Provided text:
————————

Getting ISO year right in PySpark
Part of working with data and dates is the age-old question "When does the first week of the year start?". In PySpark we can use the weekofyear function which is ISO 8601 compliant, but what if you want the correct year according to ISO 8601? That was more of a hassle than I thought!
I'm using Databricks runtime 13.3 LTS with Spark 3.4.1, so the behavoir of the functions used below might change in newer versions and make this issue obsolete
The issue
Imagine that you have data on date granularity and you need to create a week number and year from the date to group on. That's when you will run into issues when computing the year using the standard PySpark year or date_format functions and the week number using the weekofyear function.
The following code will produce date ranges starting on the 30th of December and ending on the 2nd of January for the years 2020 to 2025 to exemplify the issue.
%python
from pyspark.sql.functions import (
col,
year,
month,
weekofyear,
date_format,
when,
lit,
sum,
udf,
)
from pyspark.sql.types import DateType, IntegerType
from datetime import datetime, timedelta
# Create a list of dates starting from 30th December 2024 for the past 5 years
start_date = datetime(2024, 12, 29)
dates = [
start_date - timedelta(days=365 * i) + timedelta(days=j)
for i in range(5)
for j in range(4)
]
# Create a DataFrame from the list of dates
dates_df = spark.createDataFrame([(date,) for date in dates], ["date"])
# Convert the date column to DateType
end_of_year = dates_df.withColumn("date", dates_df["date"].cast(DateType()))
display(end_of_year.orderBy("date"))
This produces a nice little DataFrame with the date ranges for each year, of special interest are the dates 2021-01-01, 2021-01-02, 2024-12-30, and 2024-12-31.

————————

Records for the task:
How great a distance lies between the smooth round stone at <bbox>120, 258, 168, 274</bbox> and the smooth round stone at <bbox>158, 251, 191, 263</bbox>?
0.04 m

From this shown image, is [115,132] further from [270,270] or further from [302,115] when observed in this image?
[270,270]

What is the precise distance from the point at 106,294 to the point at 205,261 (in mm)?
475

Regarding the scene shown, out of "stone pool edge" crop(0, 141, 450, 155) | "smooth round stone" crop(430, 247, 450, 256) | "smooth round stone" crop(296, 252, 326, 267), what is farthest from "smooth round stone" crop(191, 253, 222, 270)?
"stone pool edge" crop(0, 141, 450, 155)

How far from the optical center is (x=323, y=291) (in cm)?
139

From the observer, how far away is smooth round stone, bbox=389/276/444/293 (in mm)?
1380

————————

Given task A:
According to the PySpark ISO year text, which Databricks runtime and Spark version does the author use?
Given task B:
Reproduce the records word for word, everything from the line containing "What is the" down to the end of the records.
The PySpark text and the records are unrelated to each other.

Complete output A:
Databricks runtime 13.3 LTS with Spark 3.4.1.

Complete output B:
What is the precise distance from the point at 106,294 to the point at 205,261 (in mm)?
475

Regarding the scene shown, out of "stone pool edge" crop(0, 141, 450, 155) | "smooth round stone" crop(430, 247, 450, 256) | "smooth round stone" crop(296, 252, 326, 267), what is farthest from "smooth round stone" crop(191, 253, 222, 270)?
"stone pool edge" crop(0, 141, 450, 155)

How far from the optical center is (x=323, y=291) (in cm)?
139

From the observer, how far away is smooth round stone, bbox=389/276/444/293 (in mm)?
1380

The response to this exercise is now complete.